Israel's military announced Sunday it will now take aim at the Lebanon-based Hezbollah's financial arm and plans to attack a "large number of targets" in the coming hours in Beirut and elsewhere. Explosions began in Beirut's southern suburbs about an hour later. An Israeli military spokesman said that evacuation warnings were being issued and that "anyone who will be near the sites used to finance Hezbollah's terrorist activity is required to stay away from them immediately." The first warnings affected southern Beirut and the eastern Bekaa valley, the AP reports.

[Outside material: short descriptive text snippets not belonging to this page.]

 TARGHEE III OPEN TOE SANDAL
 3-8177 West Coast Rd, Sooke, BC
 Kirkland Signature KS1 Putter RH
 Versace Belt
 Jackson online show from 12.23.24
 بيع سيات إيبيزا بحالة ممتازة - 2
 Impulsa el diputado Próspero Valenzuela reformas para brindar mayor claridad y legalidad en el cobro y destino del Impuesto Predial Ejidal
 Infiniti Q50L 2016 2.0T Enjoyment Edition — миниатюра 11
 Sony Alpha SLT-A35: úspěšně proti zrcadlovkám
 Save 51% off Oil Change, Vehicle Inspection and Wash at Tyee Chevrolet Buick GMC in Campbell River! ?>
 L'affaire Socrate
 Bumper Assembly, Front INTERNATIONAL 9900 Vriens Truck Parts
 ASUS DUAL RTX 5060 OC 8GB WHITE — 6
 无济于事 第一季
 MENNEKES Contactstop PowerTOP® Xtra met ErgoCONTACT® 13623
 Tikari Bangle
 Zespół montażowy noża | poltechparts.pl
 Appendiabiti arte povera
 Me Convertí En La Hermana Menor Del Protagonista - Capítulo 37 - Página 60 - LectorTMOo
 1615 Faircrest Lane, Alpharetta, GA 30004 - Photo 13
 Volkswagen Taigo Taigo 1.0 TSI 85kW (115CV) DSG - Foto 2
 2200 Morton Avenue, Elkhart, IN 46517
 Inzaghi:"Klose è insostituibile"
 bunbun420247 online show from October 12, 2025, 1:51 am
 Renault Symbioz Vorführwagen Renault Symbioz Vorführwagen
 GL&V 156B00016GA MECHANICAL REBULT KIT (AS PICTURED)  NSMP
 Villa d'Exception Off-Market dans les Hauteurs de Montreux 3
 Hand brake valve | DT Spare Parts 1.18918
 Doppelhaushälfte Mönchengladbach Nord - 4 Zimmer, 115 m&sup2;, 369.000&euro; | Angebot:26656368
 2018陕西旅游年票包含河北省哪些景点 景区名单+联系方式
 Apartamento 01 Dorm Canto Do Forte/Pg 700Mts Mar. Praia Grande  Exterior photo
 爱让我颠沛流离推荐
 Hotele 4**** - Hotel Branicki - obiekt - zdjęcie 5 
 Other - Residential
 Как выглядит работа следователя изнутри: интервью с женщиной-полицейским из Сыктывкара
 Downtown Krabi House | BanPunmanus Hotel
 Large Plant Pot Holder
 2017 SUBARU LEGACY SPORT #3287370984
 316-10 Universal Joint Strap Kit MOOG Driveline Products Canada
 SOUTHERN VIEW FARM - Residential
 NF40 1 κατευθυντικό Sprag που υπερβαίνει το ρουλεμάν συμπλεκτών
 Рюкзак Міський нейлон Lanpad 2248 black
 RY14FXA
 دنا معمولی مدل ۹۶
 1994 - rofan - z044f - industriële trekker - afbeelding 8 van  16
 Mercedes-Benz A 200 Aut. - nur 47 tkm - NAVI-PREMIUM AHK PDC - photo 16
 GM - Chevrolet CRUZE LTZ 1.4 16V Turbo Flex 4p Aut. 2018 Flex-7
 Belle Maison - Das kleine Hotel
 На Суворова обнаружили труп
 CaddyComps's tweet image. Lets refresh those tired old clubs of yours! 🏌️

The strikes will target al-Qard al-Hassan "all over Lebanon," a senior Israeli intelligence official said. Al-Qard al-Hassan is a unit in Hezbollah used to pay operatives of the Iran-backed militant group and help buy arms, the official said. The registered nonprofit, sanctioned by both the US and Saudi Arabia, provides financial services and is also used by ordinary Lebanese. Its name in Arabic means "the benevolent loan," per the AP, and Hezbollah has used it to entrench its support among the Shiite population in a country where state and financial institutions have failed in recent years.
Israel's announcement came a day after US Defense Secretary Lloyd Austin called civilian casualties in Lebanon "far too high" in the Israel-Hezbollah fighting and urged Israel to scale back its strikes, especially in and around Beirut. Iran supports the Lebanon-based Hezbollah, and the US is investigating an unauthorized release of classified documents indicating that Israel was moving military assets into place for a military strike in response to Iran's ballistic missile attack on Oct. 1, according to three US officials. Israeli strikes on homes in the northern Gaza Strip overnight and into Sunday left at least 87 people dead or missing, the territory's Health Ministry said. The Israeli military said it struck a Hamas target.